ところで、科学者Sがこのように説明するとき、この説明そのものもまた、彼の脳のなかの知であることを彼は認めるだろう。しかし同時に、Sは上の説明を客観的事実だと考えている。つまり、Sは、p<Sが他者Aと対話していることは客観的事実であるが、それについてのSの知はSの脳の中の出来事である。そして、このSの脳の中の出来事は、Sが他者Aと対話しているのと同様の客観的事実である>と考えている。しかし、このpという知もまたSの脳の中の出来事である。これは、以下同様に繰り返されるだろう。

「人間のあらゆる意識や知は、脳の中の作用あるいはその随伴現象としてのみ成立している」と考えるとき、この考え自体もまた、このように考える者の脳の中に成立している。科学者が、他の人もまた自分と同じように脳の中で考えていると考えるとき、彼はそれをどのように証明できるのだろうか。彼が証明を思いついたとしても、その証明は彼の脳の中にある。彼は、脳から外に出てゆけない。

 少し話を戻すと、科学者は、すべての意識や知が脳の作用ないし作用の随伴現象であるということを、どのようにして証明できるのだろうか。彼が、近未来の磁気共鳴装置をもちいて、被験者の思考(の報告)と脳の作用の対応関係を反復実証可能な形で確定できたとしよう。被験者が、「人間のあらゆる意識や知は、脳の中の作用あるいはその随伴随現象として成立している」と考えたときに、脳がどのように作用するか、を科学者は予測することができ、またその予測が検証されたとしよう。脳学者のテーゼが正しいとすると、彼のこの検証作業もまた、彼の脳の中にあるに過ぎないことになる。脳科学においては、おそらくそのような証明で十分だろう。しかし、哲学としては、テーゼ「人間のあらゆる意識や知は、脳の中の作用あるいはその付随現象としてのみ成立している」のその証明は無効であるように思われる。もしテーゼの証明が原理的に不可能であるとしても、テーゼが真である可能性は残る。その可能性をさらに立ち入って批判するために、現象学の立場について考えてみよう。

 

(2)現象学への批判

フッサールが言うように、世界や対象や他者を構成的に総合する超越論的自我が複数存在しているのだと仮定してみよう。この立場をかりに、「超越論的複数自我論」と呼ぶことにしよう。

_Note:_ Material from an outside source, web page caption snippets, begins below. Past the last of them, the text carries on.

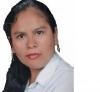 Curriculum de alicia jaramillo sánchez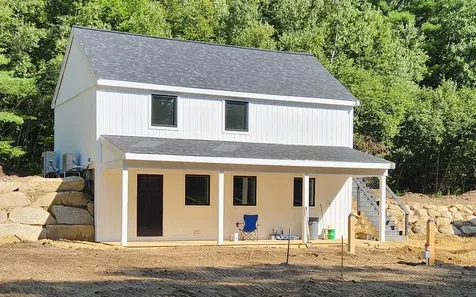 407 Berry Road Alexandria NH 03222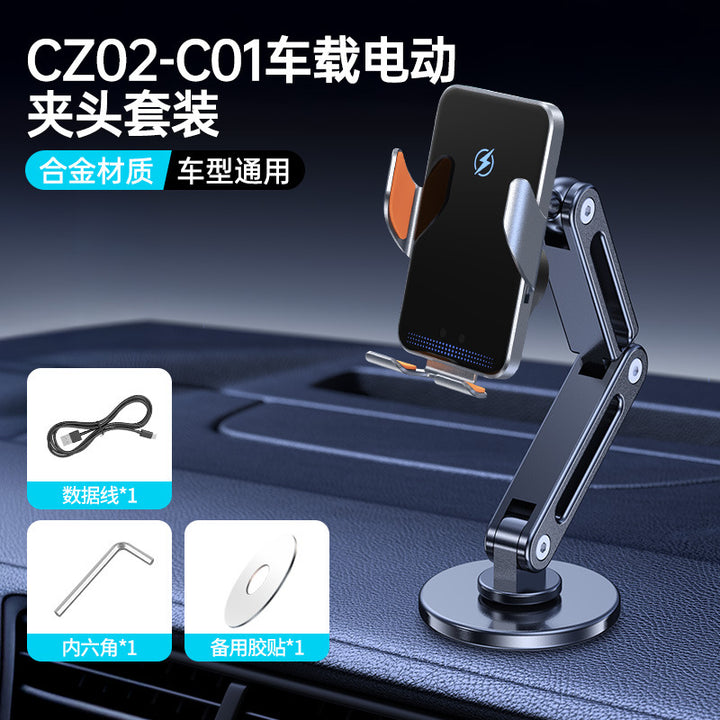 Ladies Car Mount Kalsten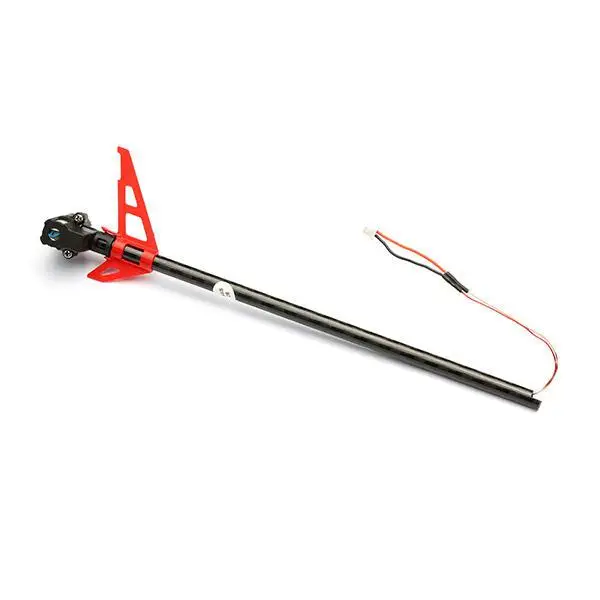 

LeadingStar XK K120 RC Helicopter Parts Tail Motor Set XK K120.013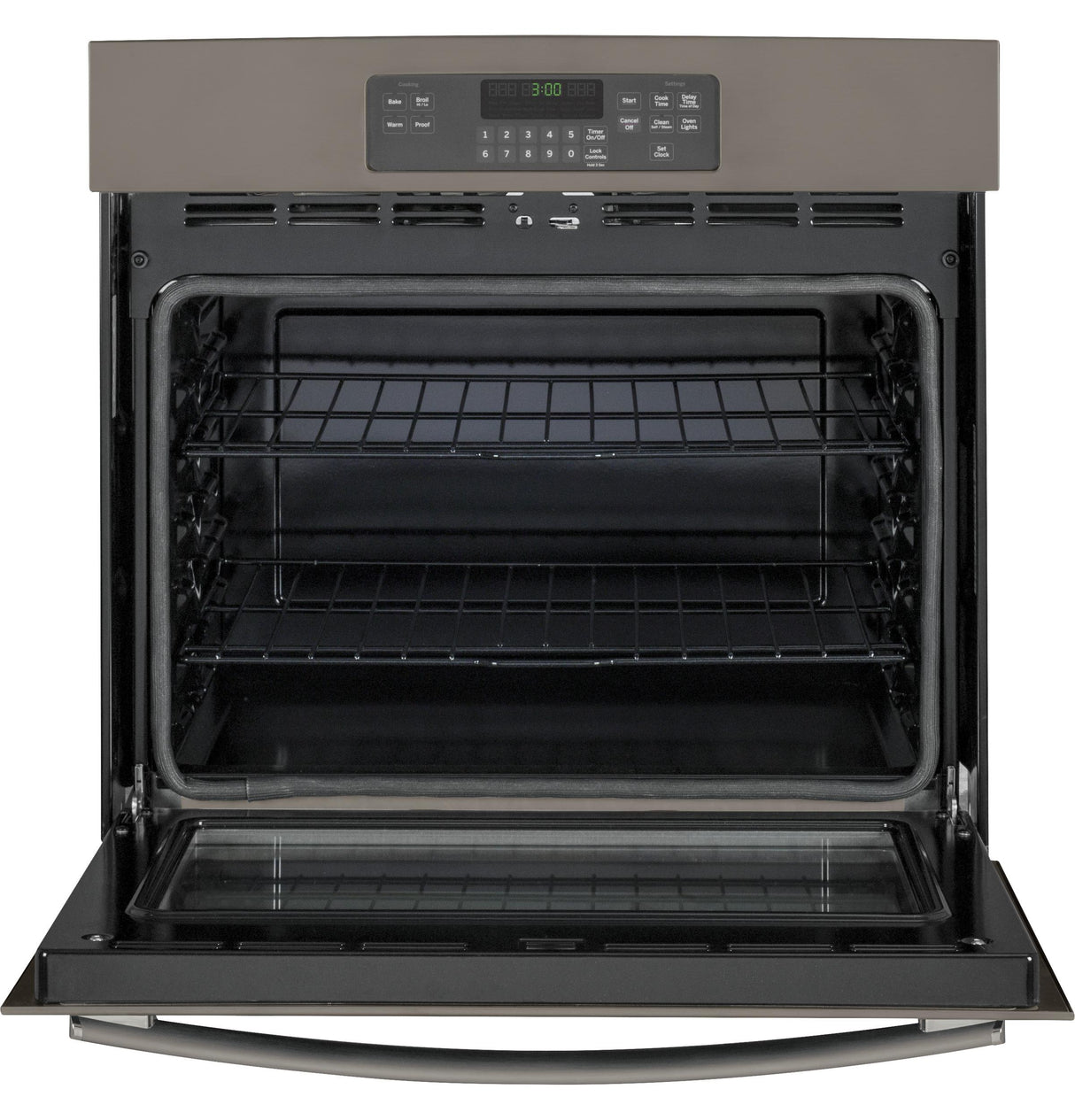 GE® 30" Built-In Single Wall Oven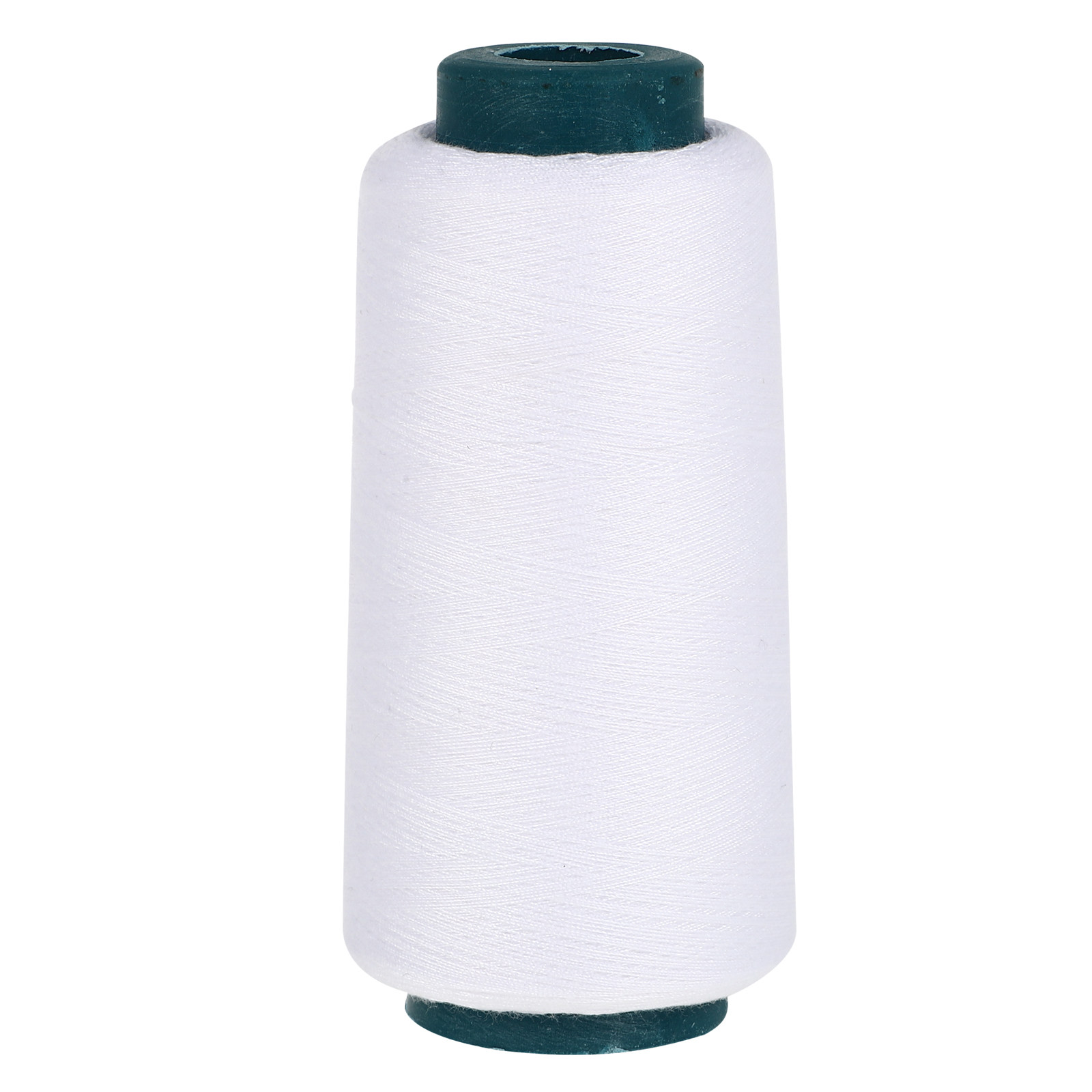 Fil à coudre en polyester blan - Sewing Thread In Textile avis et prix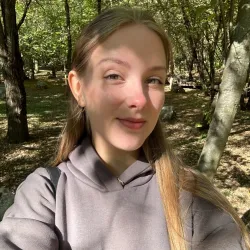 Фотография репетитора Денисова Александра Дмитриевна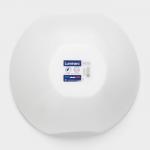 Салатник Luminarc SALENCO, 1.4 л, d=24 см, стеклокерамика, белый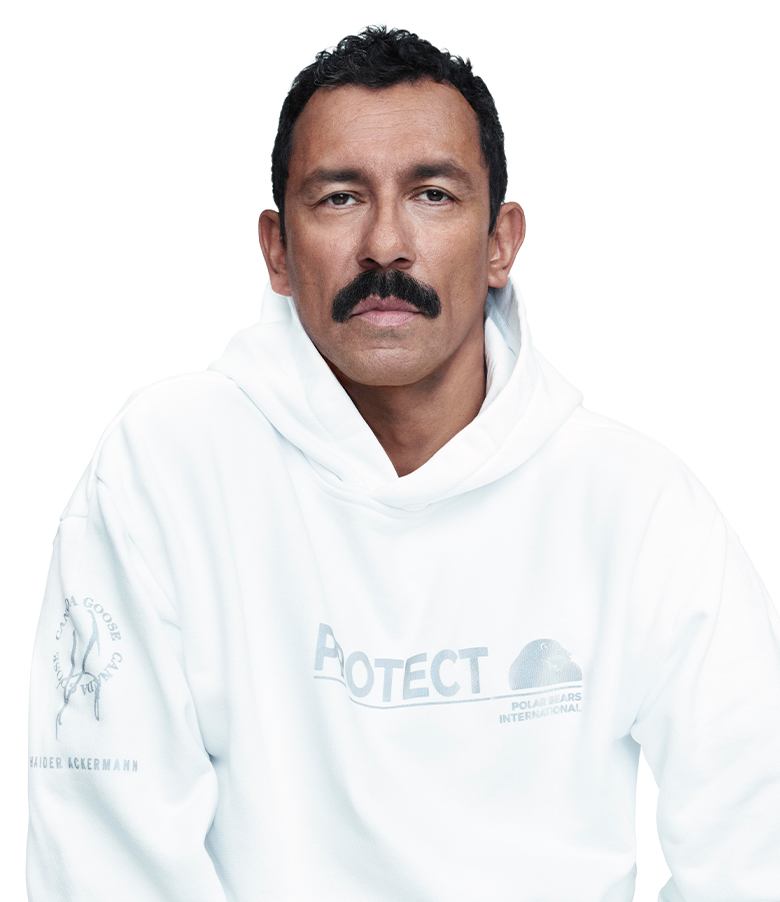 Canada goose investor relations manager outlet
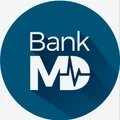 BankMD logo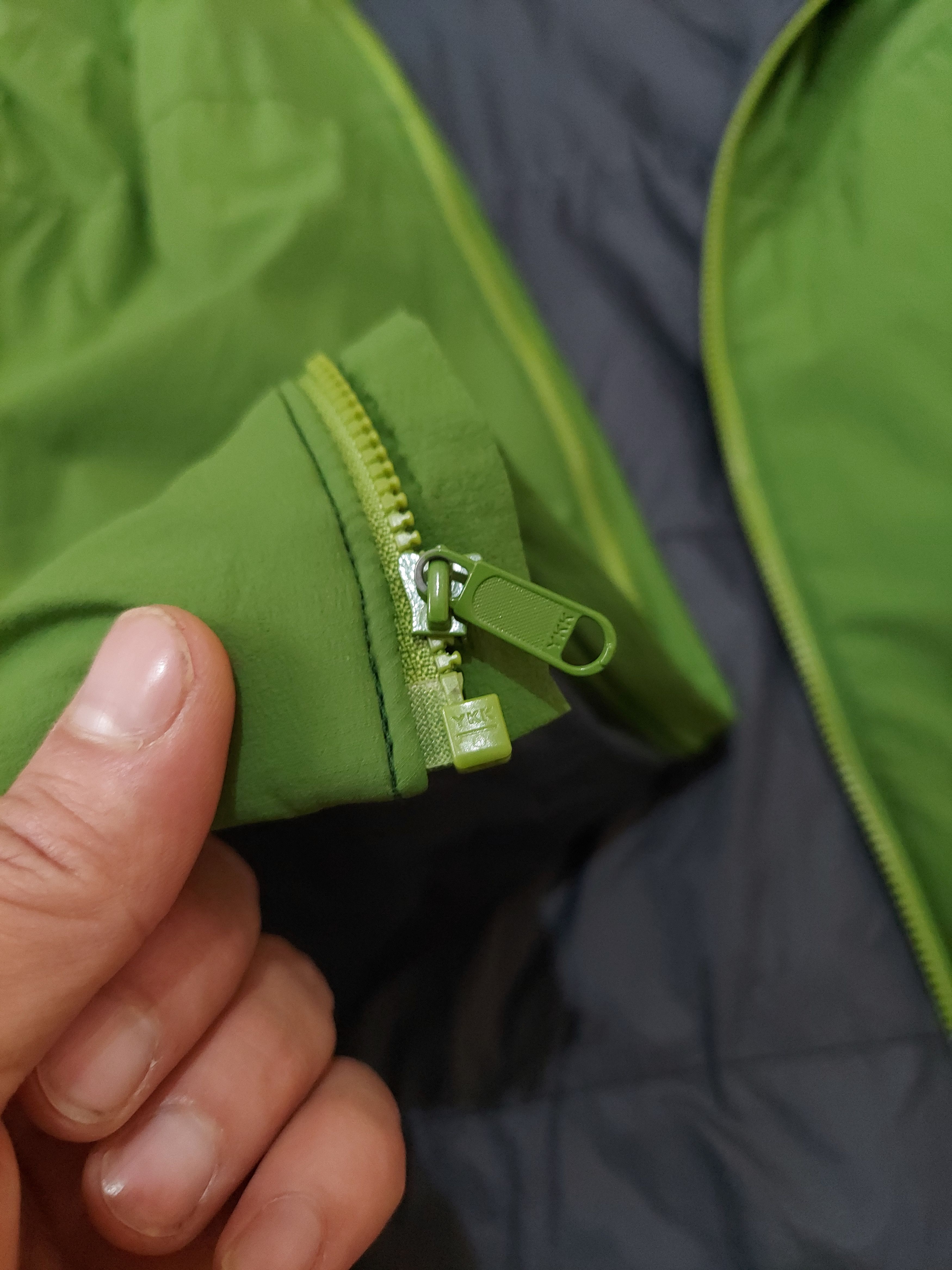 Arc'teryx Arcteryx atom LT VTG jacket Size US XXL / EU 58 / 5 - 11 Thumbnail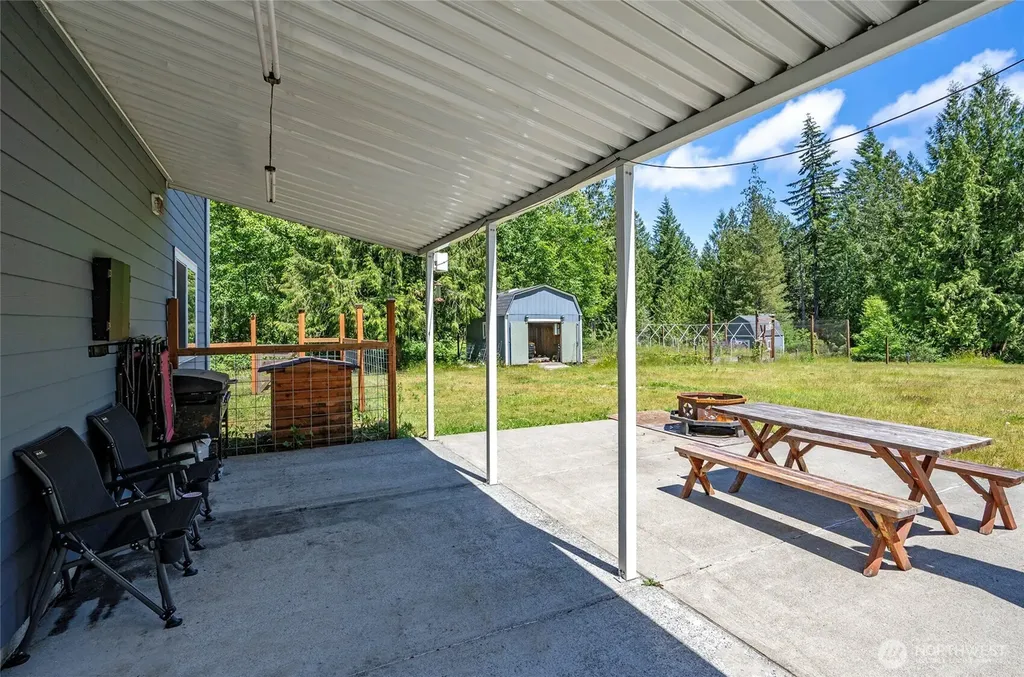 200 Peter Hagen Road NW Seabeck WA 98380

しかし、他者が超越論的自我であるとしても、それは私にとってそのように構成されるに過ぎない。つまり<超越論的自我が複数存在している>ということもまた、超越論的自我である私による構成である。従って、この後者の超越論的自我こそが、実在する超越論的自我である。他者達である超越論的複数自我は、私が構成したものにすぎないと言う立場を「超越論的独我論」(8)と呼ぶことにしよう。フッサールは、彼の立場が「超越論的独我論」であるという批判に反論して、(彼の用語ではないが)「超越論的複数自我論」の立場をとろうとしている。

しかし、フッサールの立場からするならば、これらの複数の超越論的自我が存在することもまた、超越論的自我によって構成された事実に過ぎないはずである。そうするとやはり「超越論的独我論」になってしまうのではないだろうか。もちろん、更にこのような超越論自我が複数存在すると想定することは可能である。そうすると、同様のことが無限に反復することになる。この無限の反復は、超越論的複数自我論と超越論的独我論の間を揺れ続けることを意味するだろう。

この二つの立場の間を揺れ続けることは、生き方としてはありうる態度だろう。しかし、それは理論的な立場としては成立しないだろう。なぜなら、もし私がこの揺れ続けることを一つの立場として採用するとき、その立場を採用するのは私であり、その立場はまたしても私の想定に過ぎず、メタレベルで独我論に戻ってしまうからである。ここで私が独我論を取らないとするならば、私は私の外部に、私と同様に動揺している他者を想定することになるだろう。しかし、またしてもこの想定が、私の想定に過ぎないことを自覚することになる。こうしてまた揺れ続けることになる。つまり、揺れ続けることは一つの理論的な立場にはなりえないのである。

以上から、我々は、認識論的独我論と存在論的複数自我論は両立し得ないと結論できるだろう。